§ **할 일**: 자료에서 "Out of these" 부분이 들어 있는 줄부터 끝까지 다시 쓰되, "green banner" 표현만 "yellow banner" 표현으로 바꾸십시오. 나머지는 모두 그대로 두십시오.

§ **주어진 자료**:

"""

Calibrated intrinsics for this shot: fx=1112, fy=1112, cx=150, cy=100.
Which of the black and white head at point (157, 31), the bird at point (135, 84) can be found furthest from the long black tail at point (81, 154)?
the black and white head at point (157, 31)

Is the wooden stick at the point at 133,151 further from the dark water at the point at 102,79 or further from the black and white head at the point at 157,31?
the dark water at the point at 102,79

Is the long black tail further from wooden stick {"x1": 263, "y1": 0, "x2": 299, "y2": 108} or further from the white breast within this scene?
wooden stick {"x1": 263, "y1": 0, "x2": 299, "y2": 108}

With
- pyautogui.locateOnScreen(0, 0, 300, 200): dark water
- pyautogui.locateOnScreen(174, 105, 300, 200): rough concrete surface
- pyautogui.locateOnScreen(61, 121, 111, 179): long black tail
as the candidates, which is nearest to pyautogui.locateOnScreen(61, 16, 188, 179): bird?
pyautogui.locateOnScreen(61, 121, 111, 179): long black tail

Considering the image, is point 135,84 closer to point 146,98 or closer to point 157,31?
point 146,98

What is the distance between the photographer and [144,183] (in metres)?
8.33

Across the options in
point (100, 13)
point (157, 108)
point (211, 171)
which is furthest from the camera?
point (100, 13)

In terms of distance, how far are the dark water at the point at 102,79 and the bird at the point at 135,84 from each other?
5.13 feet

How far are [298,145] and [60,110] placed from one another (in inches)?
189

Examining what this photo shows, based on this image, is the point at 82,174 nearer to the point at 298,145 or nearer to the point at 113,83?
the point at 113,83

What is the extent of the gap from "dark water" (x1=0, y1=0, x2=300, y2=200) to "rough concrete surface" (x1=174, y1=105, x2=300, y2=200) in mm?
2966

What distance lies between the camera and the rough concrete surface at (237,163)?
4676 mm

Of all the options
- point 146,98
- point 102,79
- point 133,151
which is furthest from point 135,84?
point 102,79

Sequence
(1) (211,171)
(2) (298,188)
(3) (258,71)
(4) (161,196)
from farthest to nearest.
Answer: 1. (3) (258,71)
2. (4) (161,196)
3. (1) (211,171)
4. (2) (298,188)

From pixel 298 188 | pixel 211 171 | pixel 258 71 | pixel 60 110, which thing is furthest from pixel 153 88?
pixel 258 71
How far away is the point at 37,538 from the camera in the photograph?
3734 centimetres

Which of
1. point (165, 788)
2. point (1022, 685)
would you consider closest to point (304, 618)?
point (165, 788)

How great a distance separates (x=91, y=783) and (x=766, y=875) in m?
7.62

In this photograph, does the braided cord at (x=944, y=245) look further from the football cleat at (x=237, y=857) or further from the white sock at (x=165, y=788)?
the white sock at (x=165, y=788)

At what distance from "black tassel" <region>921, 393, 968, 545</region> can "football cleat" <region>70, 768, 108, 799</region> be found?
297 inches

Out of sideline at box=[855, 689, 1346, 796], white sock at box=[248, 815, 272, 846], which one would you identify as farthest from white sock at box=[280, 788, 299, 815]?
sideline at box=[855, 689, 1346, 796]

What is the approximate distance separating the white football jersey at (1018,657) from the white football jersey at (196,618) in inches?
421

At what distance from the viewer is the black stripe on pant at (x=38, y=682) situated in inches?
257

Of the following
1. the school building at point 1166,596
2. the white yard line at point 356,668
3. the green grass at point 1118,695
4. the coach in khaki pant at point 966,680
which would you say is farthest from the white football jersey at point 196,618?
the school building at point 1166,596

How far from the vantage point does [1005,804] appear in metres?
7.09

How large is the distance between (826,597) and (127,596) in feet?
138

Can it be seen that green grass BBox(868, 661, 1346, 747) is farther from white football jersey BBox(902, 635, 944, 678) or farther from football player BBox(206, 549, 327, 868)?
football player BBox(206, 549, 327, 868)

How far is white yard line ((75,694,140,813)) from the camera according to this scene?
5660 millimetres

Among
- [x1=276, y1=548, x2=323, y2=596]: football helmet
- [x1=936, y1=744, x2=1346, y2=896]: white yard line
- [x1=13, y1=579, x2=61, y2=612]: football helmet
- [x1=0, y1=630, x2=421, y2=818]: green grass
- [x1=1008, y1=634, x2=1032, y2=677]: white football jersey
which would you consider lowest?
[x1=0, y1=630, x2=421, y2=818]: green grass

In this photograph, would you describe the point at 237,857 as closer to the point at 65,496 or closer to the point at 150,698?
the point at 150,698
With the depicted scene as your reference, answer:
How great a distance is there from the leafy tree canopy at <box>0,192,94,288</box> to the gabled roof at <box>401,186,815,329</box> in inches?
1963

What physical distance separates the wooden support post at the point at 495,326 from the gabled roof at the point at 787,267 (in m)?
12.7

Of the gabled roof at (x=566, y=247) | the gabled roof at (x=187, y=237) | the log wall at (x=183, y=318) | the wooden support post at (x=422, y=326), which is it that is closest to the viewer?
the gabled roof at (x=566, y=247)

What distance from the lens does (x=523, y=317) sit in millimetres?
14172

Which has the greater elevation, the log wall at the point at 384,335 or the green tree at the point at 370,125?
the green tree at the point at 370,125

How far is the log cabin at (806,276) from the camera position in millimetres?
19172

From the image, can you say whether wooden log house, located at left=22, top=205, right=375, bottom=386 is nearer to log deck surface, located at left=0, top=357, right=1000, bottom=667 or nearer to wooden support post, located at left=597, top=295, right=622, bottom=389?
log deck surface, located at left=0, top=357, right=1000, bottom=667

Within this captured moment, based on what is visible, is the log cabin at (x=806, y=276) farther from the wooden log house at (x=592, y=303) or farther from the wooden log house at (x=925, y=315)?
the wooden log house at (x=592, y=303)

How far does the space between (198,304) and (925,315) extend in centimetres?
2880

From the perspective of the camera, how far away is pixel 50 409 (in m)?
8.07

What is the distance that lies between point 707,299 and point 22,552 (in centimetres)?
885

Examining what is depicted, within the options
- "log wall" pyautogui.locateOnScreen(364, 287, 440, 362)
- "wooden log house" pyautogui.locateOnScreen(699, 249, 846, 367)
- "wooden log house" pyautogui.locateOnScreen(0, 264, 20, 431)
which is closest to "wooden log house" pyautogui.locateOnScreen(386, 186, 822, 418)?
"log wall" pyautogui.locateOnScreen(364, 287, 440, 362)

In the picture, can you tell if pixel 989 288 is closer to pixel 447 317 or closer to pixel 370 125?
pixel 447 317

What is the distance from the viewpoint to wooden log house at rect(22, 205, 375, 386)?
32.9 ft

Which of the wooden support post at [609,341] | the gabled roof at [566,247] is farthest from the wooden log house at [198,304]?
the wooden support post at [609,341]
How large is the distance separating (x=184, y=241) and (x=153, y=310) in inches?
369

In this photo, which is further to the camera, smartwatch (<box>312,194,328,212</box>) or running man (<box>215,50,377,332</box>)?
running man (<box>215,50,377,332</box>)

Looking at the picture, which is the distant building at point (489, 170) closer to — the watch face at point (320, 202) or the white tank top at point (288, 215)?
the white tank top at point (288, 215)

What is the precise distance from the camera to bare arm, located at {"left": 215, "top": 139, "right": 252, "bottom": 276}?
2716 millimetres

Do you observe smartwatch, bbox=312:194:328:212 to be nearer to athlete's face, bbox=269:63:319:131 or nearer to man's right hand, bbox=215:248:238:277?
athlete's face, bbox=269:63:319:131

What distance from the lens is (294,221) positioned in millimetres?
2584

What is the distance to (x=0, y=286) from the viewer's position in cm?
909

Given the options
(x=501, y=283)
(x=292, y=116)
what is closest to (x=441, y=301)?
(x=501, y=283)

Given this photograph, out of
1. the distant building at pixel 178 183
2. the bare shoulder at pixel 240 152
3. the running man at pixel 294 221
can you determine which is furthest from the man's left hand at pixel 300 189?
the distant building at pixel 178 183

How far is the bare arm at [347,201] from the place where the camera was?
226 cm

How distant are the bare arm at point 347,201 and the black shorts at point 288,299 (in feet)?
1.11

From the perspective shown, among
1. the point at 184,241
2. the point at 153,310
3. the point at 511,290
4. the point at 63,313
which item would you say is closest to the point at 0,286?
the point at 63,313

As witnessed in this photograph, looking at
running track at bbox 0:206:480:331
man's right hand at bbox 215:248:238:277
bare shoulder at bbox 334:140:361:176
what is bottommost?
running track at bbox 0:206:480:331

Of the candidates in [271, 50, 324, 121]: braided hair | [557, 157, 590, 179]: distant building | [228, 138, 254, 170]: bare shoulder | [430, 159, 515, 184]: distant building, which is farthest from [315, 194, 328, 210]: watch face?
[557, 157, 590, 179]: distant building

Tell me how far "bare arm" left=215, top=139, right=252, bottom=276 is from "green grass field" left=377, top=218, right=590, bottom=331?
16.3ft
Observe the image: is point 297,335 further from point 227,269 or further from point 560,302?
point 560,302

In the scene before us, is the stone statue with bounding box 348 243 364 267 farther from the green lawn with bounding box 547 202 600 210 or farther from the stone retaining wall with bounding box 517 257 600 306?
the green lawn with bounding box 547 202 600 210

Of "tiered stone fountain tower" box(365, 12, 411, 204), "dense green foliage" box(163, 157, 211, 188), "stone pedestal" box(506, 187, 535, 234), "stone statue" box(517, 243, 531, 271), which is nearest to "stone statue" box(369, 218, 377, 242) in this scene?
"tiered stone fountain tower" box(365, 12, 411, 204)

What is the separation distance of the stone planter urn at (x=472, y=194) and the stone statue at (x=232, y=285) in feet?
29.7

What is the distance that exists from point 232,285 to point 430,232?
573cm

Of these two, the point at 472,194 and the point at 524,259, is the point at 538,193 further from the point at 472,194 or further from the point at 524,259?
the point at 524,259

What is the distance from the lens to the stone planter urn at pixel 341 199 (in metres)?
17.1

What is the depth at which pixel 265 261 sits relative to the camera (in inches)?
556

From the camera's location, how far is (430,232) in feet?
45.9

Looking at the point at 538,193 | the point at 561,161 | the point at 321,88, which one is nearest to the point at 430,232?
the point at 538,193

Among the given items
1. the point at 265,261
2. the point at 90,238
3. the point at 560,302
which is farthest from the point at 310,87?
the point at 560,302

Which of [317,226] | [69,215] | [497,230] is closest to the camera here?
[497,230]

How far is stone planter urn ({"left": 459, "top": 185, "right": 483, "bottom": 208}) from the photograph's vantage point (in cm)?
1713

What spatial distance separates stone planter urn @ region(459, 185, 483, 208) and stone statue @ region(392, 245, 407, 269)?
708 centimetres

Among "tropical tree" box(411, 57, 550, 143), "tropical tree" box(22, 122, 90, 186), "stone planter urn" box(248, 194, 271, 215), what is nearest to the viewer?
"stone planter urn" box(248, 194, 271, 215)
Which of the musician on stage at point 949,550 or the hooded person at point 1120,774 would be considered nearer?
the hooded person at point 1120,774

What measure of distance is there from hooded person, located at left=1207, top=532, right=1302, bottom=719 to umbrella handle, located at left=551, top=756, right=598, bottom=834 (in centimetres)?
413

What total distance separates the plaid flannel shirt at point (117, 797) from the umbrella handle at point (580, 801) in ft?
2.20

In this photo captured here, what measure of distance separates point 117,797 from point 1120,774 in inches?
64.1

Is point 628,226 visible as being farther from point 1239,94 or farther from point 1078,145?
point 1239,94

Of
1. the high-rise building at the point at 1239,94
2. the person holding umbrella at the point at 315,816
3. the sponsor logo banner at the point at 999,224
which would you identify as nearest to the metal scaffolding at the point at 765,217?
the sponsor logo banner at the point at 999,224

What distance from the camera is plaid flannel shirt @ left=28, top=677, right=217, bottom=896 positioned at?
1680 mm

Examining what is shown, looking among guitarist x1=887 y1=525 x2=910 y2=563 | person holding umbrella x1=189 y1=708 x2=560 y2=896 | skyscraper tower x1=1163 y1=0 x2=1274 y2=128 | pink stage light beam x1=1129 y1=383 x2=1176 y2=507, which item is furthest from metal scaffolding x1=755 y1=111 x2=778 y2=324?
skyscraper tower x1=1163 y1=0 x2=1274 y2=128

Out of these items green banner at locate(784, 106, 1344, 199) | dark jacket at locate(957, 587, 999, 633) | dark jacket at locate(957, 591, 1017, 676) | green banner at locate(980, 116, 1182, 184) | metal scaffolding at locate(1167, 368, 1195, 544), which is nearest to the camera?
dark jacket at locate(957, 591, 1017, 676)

"""

§ **답변**:
Out of these items yellow banner at locate(784, 106, 1344, 199) | dark jacket at locate(957, 587, 999, 633) | dark jacket at locate(957, 591, 1017, 676) | yellow banner at locate(980, 116, 1182, 184) | metal scaffolding at locate(1167, 368, 1195, 544), which is nearest to the camera?
dark jacket at locate(957, 591, 1017, 676)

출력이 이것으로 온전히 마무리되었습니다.